Until museums move forward, a better plan might involve the flag traveling to various community centers, libraries, and museums throughout the country for a year, accompanied by trained facilitators and documentarians. Traveling beyond state borders would reinforce that the issues tied up in the flag are hardly limited to South Carolina. Each stop could provide a forum for communities to dissect what the flag means to them and for people to listen to others who may not share their point of view.

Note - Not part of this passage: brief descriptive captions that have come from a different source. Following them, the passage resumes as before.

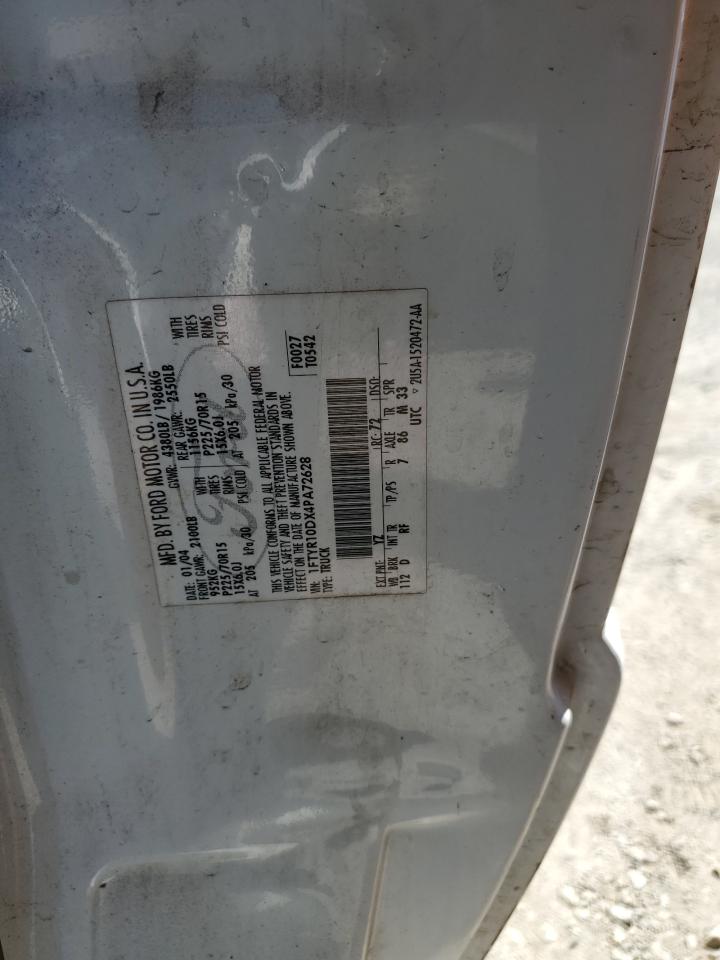 2004 Ford Ranger VIN: 1FTYR10DX4PA72628 Lot: 67424334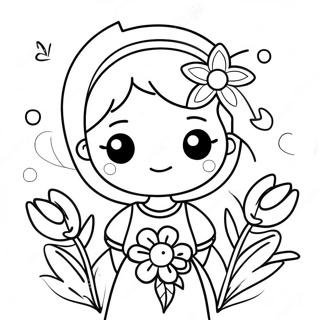 Cute Beautiful Girl With Flowers Coloring Page 39698-32942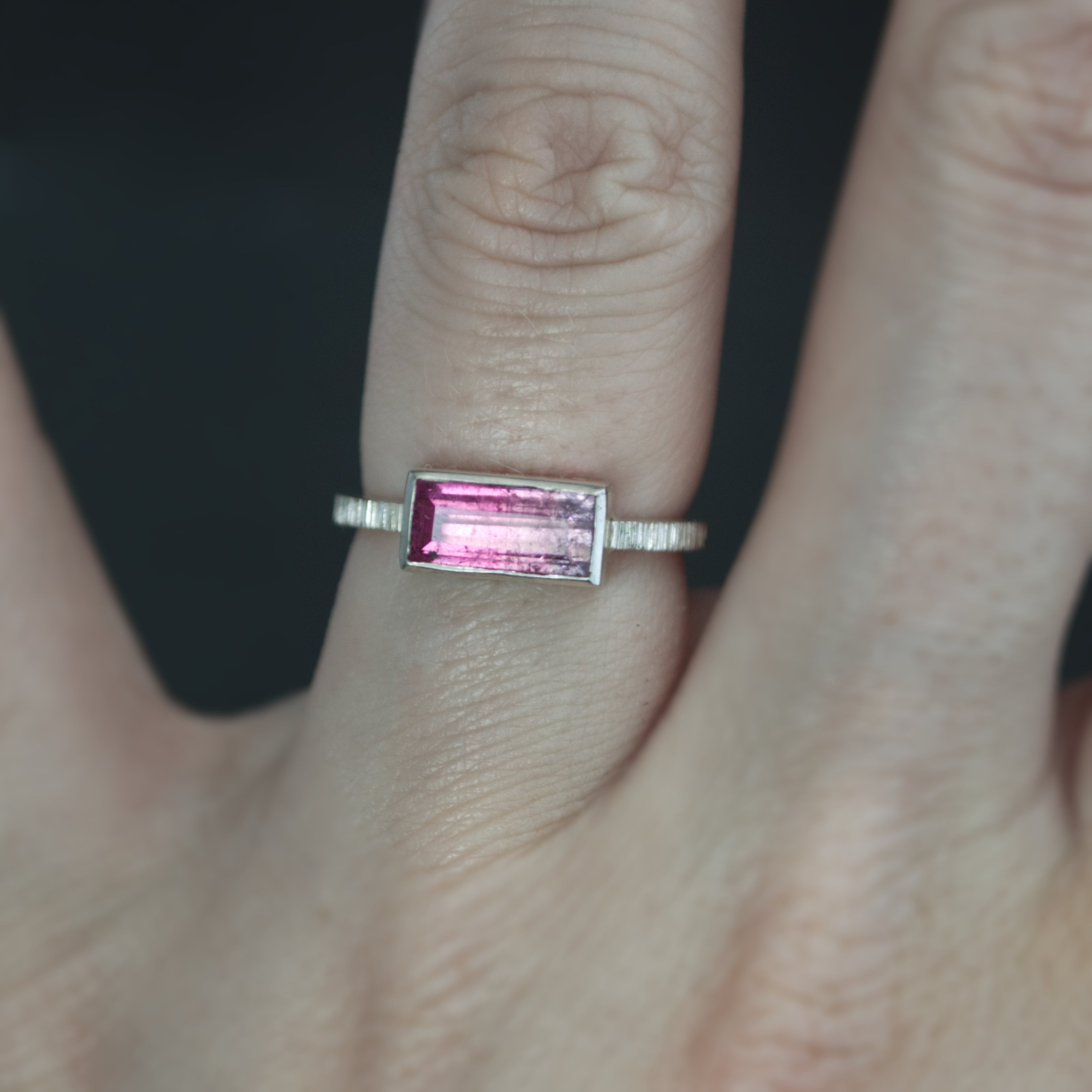 Bi Color Tourmaline Coined Ring - Size 6.5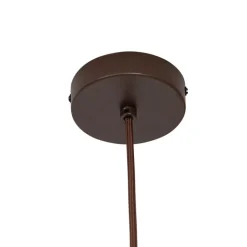 QAZQA Schlafzimmerlampen|Küchenlampen*Hotel Chic Hängelampe Dunkelbronze mit Bronzeglas 6-Licht - Monaco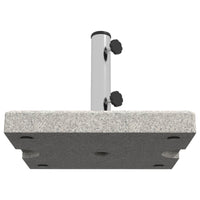 Base per Ombrellone da Giardino 25kg 38x38x38 cm in Granito e Acciaio Inox Grigia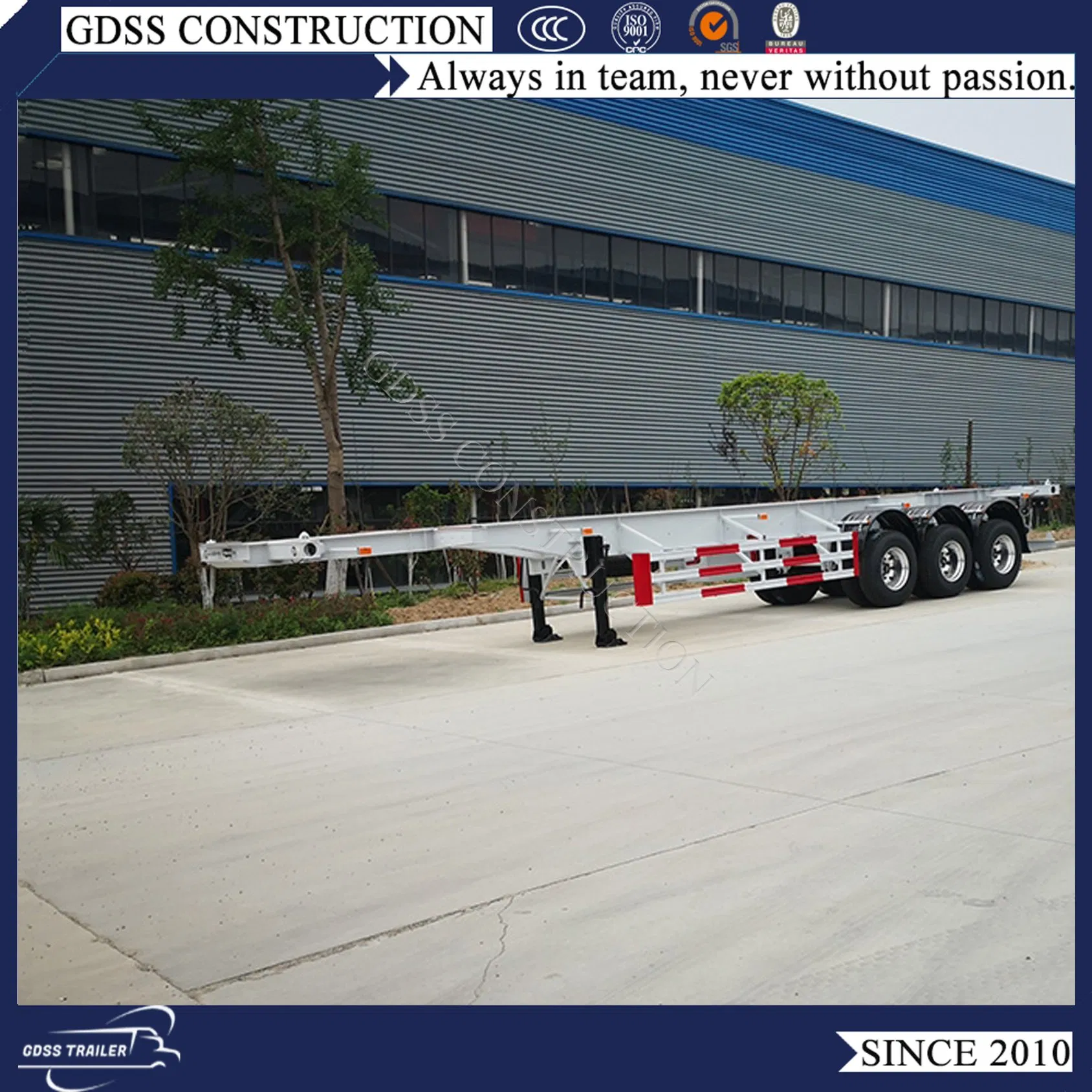 Three Fuwa Axles Container Chassis Frame 40FT Semi Trailer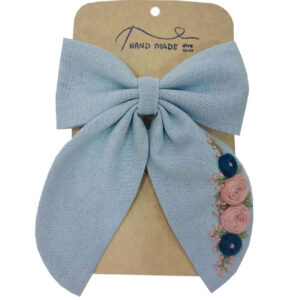Women’s Linen Hair Clip – Bow Floral Design for All Hairstyles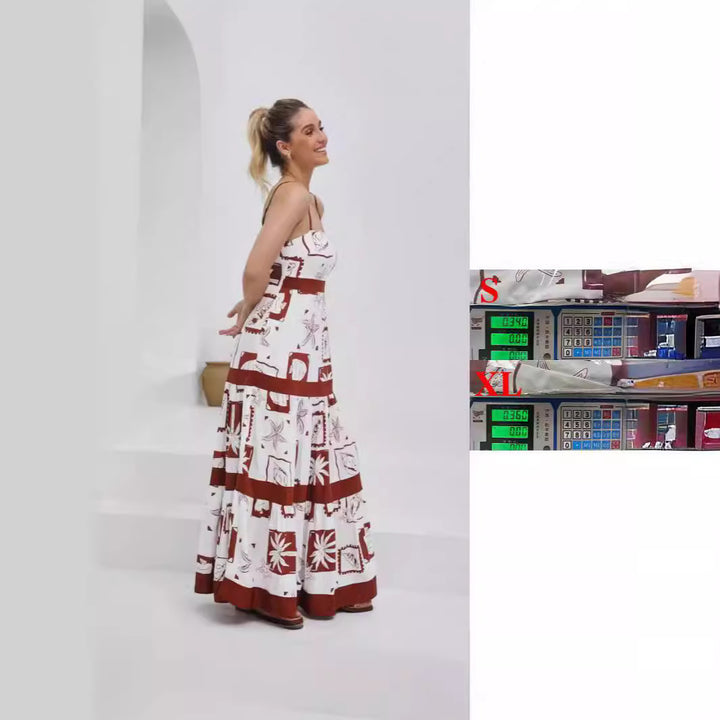 Kvinders maxikjole med elastisk talje og boheme mønster Skovae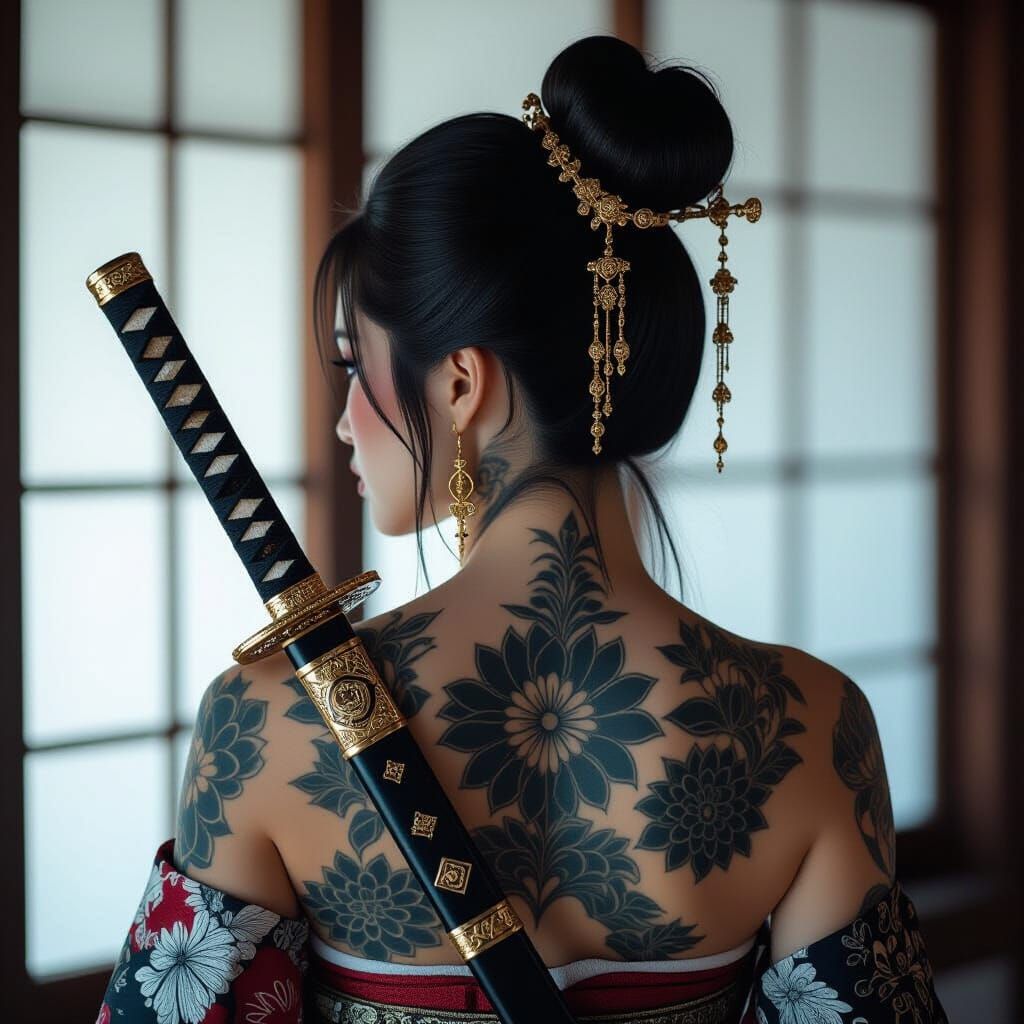 Japanese Warrior with Tattoos and Katanas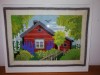 Tablou mare cusut brodat broderie veche inramata lucrat manual gradina flori si casuta casa rosie rama sticla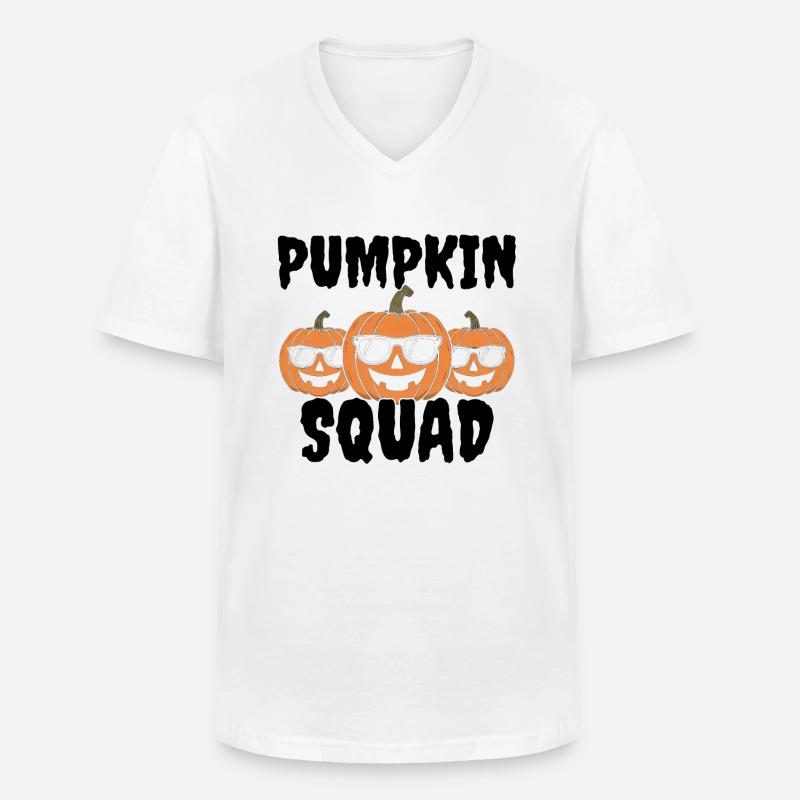 Pumpkin Squad - Männer-T-Shirt mit V-Ausschnitt - Weiß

After the flag’s one-year tour, I do not think it should go to a museum. Unfortunately, I’ve yet to visit a mainstream museum I believe would make it an institutional priority to do the intense and in-depth public engagement this object deserves. That doesn’t mean there aren’t museums that handle race sensitively. The Levine Museum of the New South in Charlotte, North Carolina, specifically collects material culture dealing with the post-Reconstruction South, and its exhibit schedule challenges visitors to think critically about race. And there are many black museums around the country that do so as well. But it’s too often the case that black institutions are expected to use their resources to interpret images of white supremacy. The problem of interpreting this symbol shouldn’t be their burden.
It is long past time for the museum world to get its house in order. If museums genuinely want to be socially responsible, they will have to commit to learning about and addressing race. In the meantime, I believe the Confederate flag should go to the Emanuel AME Church in Charleston. There it could serve as an emblem of free Africans in America working to survive while trying to dismantle white supremacy. That legacy belongs to them.